▶ [Exercise requirements]: Line by line, transcribe the records exactly.

▶ [Given information]:
════

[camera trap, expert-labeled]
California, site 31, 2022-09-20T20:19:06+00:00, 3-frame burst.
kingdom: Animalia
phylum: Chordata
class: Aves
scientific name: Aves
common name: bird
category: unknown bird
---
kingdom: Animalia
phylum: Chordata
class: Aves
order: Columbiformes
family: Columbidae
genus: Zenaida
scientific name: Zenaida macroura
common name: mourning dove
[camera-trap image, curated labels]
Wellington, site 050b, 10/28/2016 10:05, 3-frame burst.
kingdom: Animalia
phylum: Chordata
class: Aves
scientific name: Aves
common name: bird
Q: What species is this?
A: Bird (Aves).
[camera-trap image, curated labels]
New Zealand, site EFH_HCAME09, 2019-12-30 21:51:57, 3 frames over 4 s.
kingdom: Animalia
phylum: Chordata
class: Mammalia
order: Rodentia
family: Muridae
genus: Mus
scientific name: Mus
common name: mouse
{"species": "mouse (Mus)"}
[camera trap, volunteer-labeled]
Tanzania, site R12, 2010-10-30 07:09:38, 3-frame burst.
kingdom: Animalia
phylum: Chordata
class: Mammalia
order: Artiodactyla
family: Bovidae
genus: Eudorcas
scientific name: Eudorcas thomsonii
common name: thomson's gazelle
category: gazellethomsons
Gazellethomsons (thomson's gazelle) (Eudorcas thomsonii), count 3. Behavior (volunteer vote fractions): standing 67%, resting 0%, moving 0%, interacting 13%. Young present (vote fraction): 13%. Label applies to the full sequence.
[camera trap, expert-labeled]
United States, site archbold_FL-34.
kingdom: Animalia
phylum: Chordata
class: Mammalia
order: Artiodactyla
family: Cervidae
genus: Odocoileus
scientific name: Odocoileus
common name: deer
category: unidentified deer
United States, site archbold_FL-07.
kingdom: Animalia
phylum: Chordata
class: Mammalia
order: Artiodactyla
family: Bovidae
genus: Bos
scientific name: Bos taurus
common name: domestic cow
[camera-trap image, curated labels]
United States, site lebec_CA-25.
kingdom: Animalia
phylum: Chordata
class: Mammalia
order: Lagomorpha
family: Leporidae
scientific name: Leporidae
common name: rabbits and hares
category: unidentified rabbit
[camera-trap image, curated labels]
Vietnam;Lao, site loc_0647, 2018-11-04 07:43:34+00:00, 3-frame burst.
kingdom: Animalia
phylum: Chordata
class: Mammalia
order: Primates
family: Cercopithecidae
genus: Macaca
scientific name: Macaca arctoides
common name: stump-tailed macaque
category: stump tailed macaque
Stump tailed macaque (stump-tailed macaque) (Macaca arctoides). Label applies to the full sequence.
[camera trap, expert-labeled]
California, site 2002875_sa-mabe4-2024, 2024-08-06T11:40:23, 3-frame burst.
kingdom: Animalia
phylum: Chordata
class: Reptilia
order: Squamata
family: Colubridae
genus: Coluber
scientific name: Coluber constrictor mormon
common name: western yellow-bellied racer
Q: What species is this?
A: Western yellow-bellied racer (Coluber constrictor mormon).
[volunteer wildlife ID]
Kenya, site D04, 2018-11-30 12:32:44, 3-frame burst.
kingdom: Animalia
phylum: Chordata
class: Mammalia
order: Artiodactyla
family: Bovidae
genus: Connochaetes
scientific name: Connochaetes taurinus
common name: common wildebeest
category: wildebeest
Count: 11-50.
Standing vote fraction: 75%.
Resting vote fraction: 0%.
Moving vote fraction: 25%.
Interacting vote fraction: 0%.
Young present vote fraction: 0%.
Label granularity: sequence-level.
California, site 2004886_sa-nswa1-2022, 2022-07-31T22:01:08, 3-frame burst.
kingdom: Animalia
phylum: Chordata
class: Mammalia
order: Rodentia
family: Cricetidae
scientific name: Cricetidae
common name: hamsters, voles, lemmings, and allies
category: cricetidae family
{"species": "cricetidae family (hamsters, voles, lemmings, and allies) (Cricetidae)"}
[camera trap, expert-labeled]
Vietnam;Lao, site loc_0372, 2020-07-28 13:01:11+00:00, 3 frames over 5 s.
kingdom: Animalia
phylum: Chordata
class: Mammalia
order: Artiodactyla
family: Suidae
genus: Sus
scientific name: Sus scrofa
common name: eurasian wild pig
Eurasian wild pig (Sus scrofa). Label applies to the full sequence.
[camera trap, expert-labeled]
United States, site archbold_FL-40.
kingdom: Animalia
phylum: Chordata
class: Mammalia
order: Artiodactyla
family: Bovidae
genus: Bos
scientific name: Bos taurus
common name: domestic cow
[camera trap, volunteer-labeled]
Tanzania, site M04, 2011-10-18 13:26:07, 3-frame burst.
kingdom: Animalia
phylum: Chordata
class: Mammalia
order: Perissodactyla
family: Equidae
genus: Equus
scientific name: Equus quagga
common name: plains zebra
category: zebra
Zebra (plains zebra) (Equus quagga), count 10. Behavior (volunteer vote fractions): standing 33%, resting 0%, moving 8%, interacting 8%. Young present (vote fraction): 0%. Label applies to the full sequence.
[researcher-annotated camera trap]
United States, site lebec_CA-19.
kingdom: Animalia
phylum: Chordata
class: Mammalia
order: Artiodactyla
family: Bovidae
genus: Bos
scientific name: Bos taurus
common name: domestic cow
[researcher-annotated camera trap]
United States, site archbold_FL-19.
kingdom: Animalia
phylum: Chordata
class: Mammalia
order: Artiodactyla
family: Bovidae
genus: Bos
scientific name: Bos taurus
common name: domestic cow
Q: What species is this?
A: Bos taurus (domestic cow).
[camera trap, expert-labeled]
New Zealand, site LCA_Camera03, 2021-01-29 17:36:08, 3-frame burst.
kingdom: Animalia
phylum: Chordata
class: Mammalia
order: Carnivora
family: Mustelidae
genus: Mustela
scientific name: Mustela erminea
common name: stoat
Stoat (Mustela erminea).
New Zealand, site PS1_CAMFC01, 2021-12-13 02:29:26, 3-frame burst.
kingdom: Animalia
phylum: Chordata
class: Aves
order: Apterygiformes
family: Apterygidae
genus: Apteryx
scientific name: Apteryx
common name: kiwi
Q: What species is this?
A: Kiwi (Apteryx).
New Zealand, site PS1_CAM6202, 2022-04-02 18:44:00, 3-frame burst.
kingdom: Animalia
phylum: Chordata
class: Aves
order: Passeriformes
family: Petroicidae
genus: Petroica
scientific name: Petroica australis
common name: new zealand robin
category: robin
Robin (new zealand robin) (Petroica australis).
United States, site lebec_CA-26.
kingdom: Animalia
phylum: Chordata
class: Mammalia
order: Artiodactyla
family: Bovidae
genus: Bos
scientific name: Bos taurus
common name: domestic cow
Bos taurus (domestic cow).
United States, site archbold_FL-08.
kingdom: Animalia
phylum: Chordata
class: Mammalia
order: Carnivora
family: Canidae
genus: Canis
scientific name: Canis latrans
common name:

════

▶ [Result for this exercise]:
[camera trap, expert-labeled]
California, site 31, 2022-09-20T20:19:06+00:00, 3-frame burst.
kingdom: Animalia
phylum: Chordata
class: Aves
scientific name: Aves
common name: bird
category: unknown bird
---
kingdom: Animalia
phylum: Chordata
class: Aves
order: Columbiformes
family: Columbidae
genus: Zenaida
scientific name: Zenaida macroura
common name: mourning dove
[camera-trap image, curated labels]
Wellington, site 050b, 10/28/2016 10:05, 3-frame burst.
kingdom: Animalia
phylum: Chordata
class: Aves
scientific name: Aves
common name: bird
Q: What species is this?
A: Bird (Aves).
[camera-trap image, curated labels]
New Zealand, site EFH_HCAME09, 2019-12-30 21:51:57, 3 frames over 4 s.
kingdom: Animalia
phylum: Chordata
class: Mammalia
order: Rodentia
family: Muridae
genus: Mus
scientific name: Mus
common name: mouse
{"species": "mouse (Mus)"}
[camera trap, volunteer-labeled]
Tanzania, site R12, 2010-10-30 07:09:38, 3-frame burst.
kingdom: Animalia
phylum: Chordata
class: Mammalia
order: Artiodactyla
family: Bovidae
genus: Eudorcas
scientific name: Eudorcas thomsonii
common name: thomson's gazelle
category: gazellethomsons
Gazellethomsons (thomson's gazelle) (Eudorcas thomsonii), count 3. Behavior (volunteer vote fractions): standing 67%, resting 0%, moving 0%, interacting 13%. Young present (vote fraction): 13%. Label applies to the full sequence.
[camera trap, expert-labeled]
United States, site archbold_FL-34.
kingdom: Animalia
phylum: Chordata
class: Mammalia
order: Artiodactyla
family: Cervidae
genus: Odocoileus
scientific name: Odocoileus
common name: deer
category: unidentified deer
United States, site archbold_FL-07.
kingdom: Animalia
phylum: Chordata
class: Mammalia
order: Artiodactyla
family: Bovidae
genus: Bos
scientific name: Bos taurus
common name: domestic cow
[camera-trap image, curated labels]
United States, site lebec_CA-25.
kingdom: Animalia
phylum: Chordata
class: Mammalia
order: Lagomorpha
family: Leporidae
scientific name: Leporidae
common name: rabbits and hares
category: unidentified rabbit
[camera-trap image, curated labels]
Vietnam;Lao, site loc_0647, 2018-11-04 07:43:34+00:00, 3-frame burst.
kingdom: Animalia
phylum: Chordata
class: Mammalia
order: Primates
family: Cercopithecidae
genus: Macaca
scientific name: Macaca arctoides
common name: stump-tailed macaque
category: stump tailed macaque
Stump tailed macaque (stump-tailed macaque) (Macaca arctoides). Label applies to the full sequence.
[camera trap, expert-labeled]
California, site 2002875_sa-mabe4-2024, 2024-08-06T11:40:23, 3-frame burst.
kingdom: Animalia
phylum: Chordata
class: Reptilia
order: Squamata
family: Colubridae
genus: Coluber
scientific name: Coluber constrictor mormon
common name: western yellow-bellied racer
Q: What species is this?
A: Western yellow-bellied racer (Coluber constrictor mormon).
[volunteer wildlife ID]
Kenya, site D04, 2018-11-30 12:32:44, 3-frame burst.
kingdom: Animalia
phylum: Chordata
class: Mammalia
order: Artiodactyla
family: Bovidae
genus: Connochaetes
scientific name: Connochaetes taurinus
common name: common wildebeest
category: wildebeest
Count: 11-50.
Standing vote fraction: 75%.
Resting vote fraction: 0%.
Moving vote fraction: 25%.
Interacting vote fraction: 0%.
Young present vote fraction: 0%.
Label granularity: sequence-level.
California, site 2004886_sa-nswa1-2022, 2022-07-31T22:01:08, 3-frame burst.
kingdom: Animalia
phylum: Chordata
class: Mammalia
order: Rodentia
family: Cricetidae
scientific name: Cricetidae
common name: hamsters, voles, lemmings, and allies
category: cricetidae family
{"species": "cricetidae family (hamsters, voles, lemmings, and allies) (Cricetidae)"}
[camera trap, expert-labeled]
Vietnam;Lao, site loc_0372, 2020-07-28 13:01:11+00:00, 3 frames over 5 s.
kingdom: Animalia
phylum: Chordata
class: Mammalia
order: Artiodactyla
family: Suidae
genus: Sus
scientific name: Sus scrofa
common name: eurasian wild pig
Eurasian wild pig (Sus scrofa). Label applies to the full sequence.
[camera trap, expert-labeled]
United States, site archbold_FL-40.
kingdom: Animalia
phylum: Chordata
class: Mammalia
order: Artiodactyla
family: Bovidae
genus: Bos
scientific name: Bos taurus
common name: domestic cow
[camera trap, volunteer-labeled]
Tanzania, site M04, 2011-10-18 13:26:07, 3-frame burst.
kingdom: Animalia
phylum: Chordata
class: Mammalia
order: Perissodactyla
family: Equidae
genus: Equus
scientific name: Equus quagga
common name: plains zebra
category: zebra
Zebra (plains zebra) (Equus quagga), count 10. Behavior (volunteer vote fractions): standing 33%, resting 0%, moving 8%, interacting 8%. Young present (vote fraction): 0%. Label applies to the full sequence.
[researcher-annotated camera trap]
United States, site lebec_CA-19.
kingdom: Animalia
phylum: Chordata
class: Mammalia
order: Artiodactyla
family: Bovidae
genus: Bos
scientific name: Bos taurus
common name: domestic cow
[researcher-annotated camera trap]
United States, site archbold_FL-19.
kingdom: Animalia
phylum: Chordata
class: Mammalia
order: Artiodactyla
family: Bovidae
genus: Bos
scientific name: Bos taurus
common name: domestic cow
Q: What species is this?
A: Bos taurus (domestic cow).
[camera trap, expert-labeled]
New Zealand, site LCA_Camera03, 2021-01-29 17:36:08, 3-frame burst.
kingdom: Animalia
phylum: Chordata
class: Mammalia
order: Carnivora
family: Mustelidae
genus: Mustela
scientific name: Mustela erminea
common name: stoat
Stoat (Mustela erminea).
New Zealand, site PS1_CAMFC01, 2021-12-13 02:29:26, 3-frame burst.
kingdom: Animalia
phylum: Chordata
class: Aves
order: Apterygiformes
family: Apterygidae
genus: Apteryx
scientific name: Apteryx
common name: kiwi
Q: What species is this?
A: Kiwi (Apteryx).
New Zealand, site PS1_CAM6202, 2022-04-02 18:44:00, 3-frame burst.
kingdom: Animalia
phylum: Chordata
class: Aves
order: Passeriformes
family: Petroicidae
genus: Petroica
scientific name: Petroica australis
common name: new zealand robin
category: robin
Robin (new zealand robin) (Petroica australis).
United States, site lebec_CA-26.
kingdom: Animalia
phylum: Chordata
class: Mammalia
order: Artiodactyla
family: Bovidae
genus: Bos
scientific name: Bos taurus
common name: domestic cow
Bos taurus (domestic cow).
United States, site archbold_FL-08.
kingdom: Animalia
phylum: Chordata
class: Mammalia
order: Carnivora
family: Canidae
genus: Canis
scientific name: Canis latrans
common name:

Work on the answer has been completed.